• _EXERCISE REQUIREMENTS_
Write out the lines of the material below unchanged, starting at the line that contains "Given green bush, bbox=622:227:640:253" and ending at the line that contains "Answer: stucco wall, located", with both of those lines included.

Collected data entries
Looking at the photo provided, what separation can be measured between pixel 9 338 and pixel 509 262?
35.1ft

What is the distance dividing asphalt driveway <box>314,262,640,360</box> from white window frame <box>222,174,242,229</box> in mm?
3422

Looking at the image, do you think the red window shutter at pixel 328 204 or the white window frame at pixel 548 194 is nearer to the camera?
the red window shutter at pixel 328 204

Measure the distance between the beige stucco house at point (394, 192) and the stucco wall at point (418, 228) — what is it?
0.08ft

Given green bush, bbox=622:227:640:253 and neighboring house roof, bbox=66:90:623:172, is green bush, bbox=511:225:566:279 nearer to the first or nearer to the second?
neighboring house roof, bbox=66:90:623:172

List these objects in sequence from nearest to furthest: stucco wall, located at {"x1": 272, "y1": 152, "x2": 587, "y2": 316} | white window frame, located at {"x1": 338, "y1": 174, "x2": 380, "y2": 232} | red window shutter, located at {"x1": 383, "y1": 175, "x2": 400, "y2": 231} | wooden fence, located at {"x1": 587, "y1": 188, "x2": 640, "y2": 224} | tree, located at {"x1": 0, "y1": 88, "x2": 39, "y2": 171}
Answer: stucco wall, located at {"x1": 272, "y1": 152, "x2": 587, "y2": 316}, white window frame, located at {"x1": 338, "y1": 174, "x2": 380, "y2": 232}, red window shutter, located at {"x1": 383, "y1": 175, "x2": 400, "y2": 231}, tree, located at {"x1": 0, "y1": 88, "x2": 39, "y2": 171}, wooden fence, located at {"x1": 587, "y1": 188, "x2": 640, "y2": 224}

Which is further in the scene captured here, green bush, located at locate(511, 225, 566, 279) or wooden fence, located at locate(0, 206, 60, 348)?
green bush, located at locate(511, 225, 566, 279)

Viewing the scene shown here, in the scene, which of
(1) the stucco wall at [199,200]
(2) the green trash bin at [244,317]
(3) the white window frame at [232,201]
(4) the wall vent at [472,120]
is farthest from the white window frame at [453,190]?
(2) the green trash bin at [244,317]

• _RESULT FOR THIS TASK_
Given green bush, bbox=622:227:640:253 and neighboring house roof, bbox=66:90:623:172, is green bush, bbox=511:225:566:279 nearer to the first or nearer to the second?
neighboring house roof, bbox=66:90:623:172

List these objects in sequence from nearest to furthest: stucco wall, located at {"x1": 272, "y1": 152, "x2": 587, "y2": 316} | white window frame, located at {"x1": 338, "y1": 174, "x2": 380, "y2": 232} | red window shutter, located at {"x1": 383, "y1": 175, "x2": 400, "y2": 231} | wooden fence, located at {"x1": 587, "y1": 188, "x2": 640, "y2": 224} | tree, located at {"x1": 0, "y1": 88, "x2": 39, "y2": 171}
Answer: stucco wall, located at {"x1": 272, "y1": 152, "x2": 587, "y2": 316}, white window frame, located at {"x1": 338, "y1": 174, "x2": 380, "y2": 232}, red window shutter, located at {"x1": 383, "y1": 175, "x2": 400, "y2": 231}, tree, located at {"x1": 0, "y1": 88, "x2": 39, "y2": 171}, wooden fence, located at {"x1": 587, "y1": 188, "x2": 640, "y2": 224}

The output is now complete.